CodeDocs Vault

Architecture

OpenKnowledge is a Bun + Turbo monorepo of six packages plus a docs site. The spine that ties them together is a single idea: one markdown document is, at the same time, a file on disk, a CRDT in memory, a git history, and an MCP resource. Every package is a different view onto that one object.


1. The one-object model

        ┌─────────────────────────────────────────────────────────┐
        │                  one knowledge document                  │
        ├───────────────┬───────────────┬──────────────┬──────────┤
        │  file on disk │  CRDT in RAM   │  git history │  MCP res. │
        │  notes/x.md   │  Y.Doc         │  refs/wip/…  │  exec/edit│
        └───────┬───────┴───────┬───────┴──────┬───────┴────┬─────┘
                │               │              │            │
         external-change   Hocuspocus     shadow-repo   server/mcp
         (disk watcher)    (y-websocket)  (simple-git)  (tool handlers)

The four representations are kept in sync by four subsystems, all living in packages/server:

Because the markdown source itself is a CRDT field, agents and humans editing the same file at the same time merge automatically — no lock, no "AI suggestion" side-channel. That seam is the subject of 06_collaboration_crdt.md.


2. The document schema is pinned

The editor's capabilities (which ProseMirror nodes/marks/attributes exist) are captured in a schema snapshot dumped by packages/core/scripts/dump-schema.ts:71-119 from @tiptap/core plus the active MDAST plugins. A CI check (scripts/check-schema-snapshot-clean.sh) fails the build if the schema drifts without an intentional update.

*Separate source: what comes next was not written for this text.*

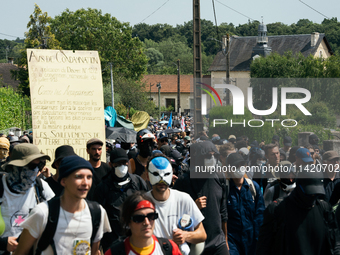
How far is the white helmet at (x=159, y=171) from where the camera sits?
3869 mm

Why this matters: the markdown ↔ rich-text bridge is lossy if the two sides disagree about what a node is. Pinning the schema means a .md written by an old client and re-opened by a new one round-trips deterministically — a prerequisite for letting agents and humans on different app versions co-edit.


3. Process topology

OpenKnowledge runs as a small constellation of processes, not one server:

  ok start
    ├── collaboration server  (HTTP + Hocuspocus WS on :api-port)   packages/server
    │     ├── persistence extension      → git shadow repo
    │     ├── liveDerivedIndex extension → backlink / tag indexes
    │     ├── principalAuth extension    → token + branch validation
    │     ├── cc1Broadcaster extension   → push file/graph/tag changes
    │     └── serverObserver extension   → agent/human presence
    ├── ok ui  (static web editor on :39847, detached child)        packages/cli/commands/ui.ts
    └── ok mcp (stdio MCP server, one per connected agent)          packages/cli/mcp/server.ts

The Hocuspocus extension stack (server-factory.ts:545-699) is the clean part of the design: persistence, derived indexes, auth, broadcast, and presence are five orthogonal extensions over one document stream, not five tangled code paths.


4. Entry points

Entry File What it starts
ok CLI packages/cli/src/cli.ts (Commander, ~23 commands at :65-168) everything below
ok init packages/cli/src/commands/init.ts:587 (runInit) scaffold .ok/, wire harnesses, install skills
ok start packages/cli/src/commands/start.ts:560 collab server + UI
ok mcp packages/cli/src/commands/mcp.ts:14 stdio MCP server for an agent
Desktop app packages/desktop/src/main/index.ts (Electron main) windows, terminal, keyring, deep links
Web editor packages/app (React + TipTap) the WYSIWYG surface

5. Data-flow: an agent writes a doc

  1. Agent (in Claude Code) calls MCP tool write { path, content } on its stdio ok mcp process.
  2. The tool handler (packages/server/src/mcp/tools/) connects to the collab server and applies the change to the document's Y.Text('source') / Y.XmlFragment('default') via @tiptap/y-tiptap (persistence.ts:25).
  3. Hocuspocus broadcasts the Yjs update to every other client — the human's open editor renders the agent's edit live, with the agent's avatar in the presence bar.
  4. After a debounce of quiescence, persistence builds one git tree and writes one commit per active writer onto refs/wip/main/{writerId} in the shadow repo, footers carrying the agent's identity (persistence.ts:350-437, shadow-repo.ts:227-323).
  5. If GitHub sync is on, those commits are pushed to the remote; conflicts freeze the affected docs for humans and agents (docs/content/features/github-sync.mdx).

Every later doc expands one of these five steps.